Methodology note: PyNear links libgomp and faiss-cpu links libomp. Loaded into one process, the two OpenMP runtimes contend and Faiss's flat scans degrade dramatically (~78× on binary popcount scans here). Benchmarks that compare the two libraries in a single process — including some of our own older numbers — flatter PyNear. All Faiss figures above were measured in a Faiss-only subprocess.


Choosing an index

Your situation Use
Text / image embeddings (cosine, 384-1024 D, want fast queries) HNSWCosineIndex
Same but memory-tight (millions of vectors on one box) HNSWL2IndexSQ8 — 4× less RAM, ~1-3% recall hit
Generic float L2 ANN HNSWL2Index
Exact answers required (small / moderate D ≤ 256) VPTreeL2Index (or L1, Chebyshev, Cosine)
Binary descriptors (perceptual hash, ORB, BRIEF, SimHash) — near-duplicate detection MIHBinaryIndex (pigeonhole guarantee: every neighbour within your radius is found; 34× faster than the exact scan, which is the only alternative with the same guarantee)
Binary + want graph fallback for larger queries MIHSeededHNSWBinaryIndex (novel — MIH seeds the HNSW beam search)
Range / threshold queries on binary descriptors BKTreeBinaryIndex
Already on sklearn.neighbors.* pynear.sklearn_adapter.PyNearKNeighborsClassifier etc. — drop-in
Building from scratch and want the closest match to "what hnswlib does" HNSWL2Index(M=16, ef_construction=200, ef_search=50)

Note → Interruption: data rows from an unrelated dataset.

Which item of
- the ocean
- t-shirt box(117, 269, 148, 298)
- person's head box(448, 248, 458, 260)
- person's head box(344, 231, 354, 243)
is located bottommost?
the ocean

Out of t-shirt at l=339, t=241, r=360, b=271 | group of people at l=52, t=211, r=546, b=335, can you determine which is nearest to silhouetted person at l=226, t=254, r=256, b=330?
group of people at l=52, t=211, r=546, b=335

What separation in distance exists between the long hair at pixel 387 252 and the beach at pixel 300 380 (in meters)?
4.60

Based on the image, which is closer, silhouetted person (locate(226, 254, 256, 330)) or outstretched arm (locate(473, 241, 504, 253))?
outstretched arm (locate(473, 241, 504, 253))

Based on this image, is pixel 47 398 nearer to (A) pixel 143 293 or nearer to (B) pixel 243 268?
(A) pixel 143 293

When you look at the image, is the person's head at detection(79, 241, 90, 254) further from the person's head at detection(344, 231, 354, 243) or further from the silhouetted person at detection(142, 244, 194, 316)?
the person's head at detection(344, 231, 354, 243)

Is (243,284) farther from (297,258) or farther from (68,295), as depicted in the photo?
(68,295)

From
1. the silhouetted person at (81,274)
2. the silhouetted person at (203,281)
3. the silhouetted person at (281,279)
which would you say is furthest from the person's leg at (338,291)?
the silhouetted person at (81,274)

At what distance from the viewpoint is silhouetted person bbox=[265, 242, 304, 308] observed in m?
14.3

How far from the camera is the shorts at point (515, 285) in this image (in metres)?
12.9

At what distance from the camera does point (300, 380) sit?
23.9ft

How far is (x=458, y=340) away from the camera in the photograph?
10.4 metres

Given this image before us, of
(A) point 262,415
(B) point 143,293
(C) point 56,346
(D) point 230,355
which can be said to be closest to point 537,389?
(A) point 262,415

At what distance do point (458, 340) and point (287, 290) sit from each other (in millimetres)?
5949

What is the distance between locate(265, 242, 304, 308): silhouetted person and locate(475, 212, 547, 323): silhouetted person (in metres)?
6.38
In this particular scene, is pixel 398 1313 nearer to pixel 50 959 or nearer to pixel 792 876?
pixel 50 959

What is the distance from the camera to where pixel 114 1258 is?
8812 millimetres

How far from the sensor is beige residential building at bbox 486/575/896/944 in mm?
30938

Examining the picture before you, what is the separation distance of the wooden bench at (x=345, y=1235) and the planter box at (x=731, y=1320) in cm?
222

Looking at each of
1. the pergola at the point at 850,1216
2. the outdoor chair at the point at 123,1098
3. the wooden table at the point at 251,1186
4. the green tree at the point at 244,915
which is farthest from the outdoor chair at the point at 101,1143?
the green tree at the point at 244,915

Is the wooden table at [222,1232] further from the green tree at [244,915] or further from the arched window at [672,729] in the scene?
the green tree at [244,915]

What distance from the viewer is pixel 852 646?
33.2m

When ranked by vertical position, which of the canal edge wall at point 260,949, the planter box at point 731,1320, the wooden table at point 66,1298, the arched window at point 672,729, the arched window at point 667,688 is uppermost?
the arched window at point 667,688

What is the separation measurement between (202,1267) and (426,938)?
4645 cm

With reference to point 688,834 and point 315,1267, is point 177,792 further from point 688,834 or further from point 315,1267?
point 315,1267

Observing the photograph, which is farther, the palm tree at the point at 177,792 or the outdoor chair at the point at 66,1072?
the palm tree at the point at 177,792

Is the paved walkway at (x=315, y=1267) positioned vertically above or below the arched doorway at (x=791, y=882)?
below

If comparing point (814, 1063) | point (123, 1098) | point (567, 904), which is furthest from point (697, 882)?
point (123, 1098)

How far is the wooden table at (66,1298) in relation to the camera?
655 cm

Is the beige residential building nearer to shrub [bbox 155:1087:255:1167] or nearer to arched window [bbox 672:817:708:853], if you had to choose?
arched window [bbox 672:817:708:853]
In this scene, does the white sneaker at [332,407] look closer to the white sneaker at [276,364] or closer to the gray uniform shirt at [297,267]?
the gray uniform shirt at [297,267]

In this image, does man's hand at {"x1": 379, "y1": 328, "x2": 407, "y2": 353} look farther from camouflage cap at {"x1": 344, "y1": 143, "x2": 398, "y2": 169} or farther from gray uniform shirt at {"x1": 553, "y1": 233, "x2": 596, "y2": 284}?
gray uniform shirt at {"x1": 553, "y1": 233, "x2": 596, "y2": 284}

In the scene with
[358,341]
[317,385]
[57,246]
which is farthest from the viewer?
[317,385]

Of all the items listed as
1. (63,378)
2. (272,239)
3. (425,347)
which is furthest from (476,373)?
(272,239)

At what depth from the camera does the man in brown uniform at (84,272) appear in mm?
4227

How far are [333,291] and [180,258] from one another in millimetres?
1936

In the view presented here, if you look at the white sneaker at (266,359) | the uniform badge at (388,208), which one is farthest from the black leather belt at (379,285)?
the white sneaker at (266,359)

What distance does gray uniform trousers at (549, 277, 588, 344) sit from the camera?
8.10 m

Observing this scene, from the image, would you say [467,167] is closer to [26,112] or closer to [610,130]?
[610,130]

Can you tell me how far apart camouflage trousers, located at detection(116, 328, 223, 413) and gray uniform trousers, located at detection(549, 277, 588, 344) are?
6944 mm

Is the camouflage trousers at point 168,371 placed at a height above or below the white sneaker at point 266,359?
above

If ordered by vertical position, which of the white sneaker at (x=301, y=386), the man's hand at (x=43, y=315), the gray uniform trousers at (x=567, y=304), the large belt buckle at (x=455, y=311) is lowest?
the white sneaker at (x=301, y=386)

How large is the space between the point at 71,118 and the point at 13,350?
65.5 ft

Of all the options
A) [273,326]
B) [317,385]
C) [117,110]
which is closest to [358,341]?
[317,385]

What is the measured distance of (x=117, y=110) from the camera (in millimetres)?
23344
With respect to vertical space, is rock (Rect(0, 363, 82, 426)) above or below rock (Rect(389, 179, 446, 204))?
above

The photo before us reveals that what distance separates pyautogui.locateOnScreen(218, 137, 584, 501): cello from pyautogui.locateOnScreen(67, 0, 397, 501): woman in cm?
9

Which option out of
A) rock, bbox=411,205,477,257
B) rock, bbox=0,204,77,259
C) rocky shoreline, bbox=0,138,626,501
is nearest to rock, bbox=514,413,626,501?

When in doubt: HNSWCosineIndex for embeddings, MIHBinaryIndex for binary, VPTreeL2Index for exact.

📖 For HNSW specifically — including the add() / remove() / rebuild() mutation API, filtered search, parameter tuning, and a per-variant decision guide — see docs/hnsw.md.


Installation

pip install pynear

Requires Python 3.8+ and NumPy ≥ 1.21.2. Pre-built wheels are available for Linux, macOS (x86-64 and Apple Silicon), and Windows — no compiler needed.

CPU baseline and build tuning

Pre-built x86-64 wheels target AVX2 (plus FMA and POPCNT) — any Intel or AMD CPU from 2013 (Haswell) onwards. AVX-512 is never included in wheels, so they run identically on every AVX2-capable machine. ARM wheels use NEON, which is part of the base ISA.

When building from source, the PYNEAR_MARCH environment variable replaces the AVX2 baseline with an arbitrary -march= target:

# Maximum performance on this machine  enables AVX-512 where present
PYNEAR_MARCH=native pip install --no-binary :all: pynear

# Portable build for pre-2013 CPUs without AVX2
PYNEAR_MARCH=x86-64 pip install --no-binary :all: pynear

To force the scalar (non-SIMD) kernels, e.g. as a benchmarking baseline:

CFLAGS=-DPYNEAR_FORCE_SCALAR pip install --no-binary :all: pynear

Quick start

PyNear's two headline indices: exact VP-Trees for low-to-mid dimensions, and Multi-Index Hashing for binary descriptors.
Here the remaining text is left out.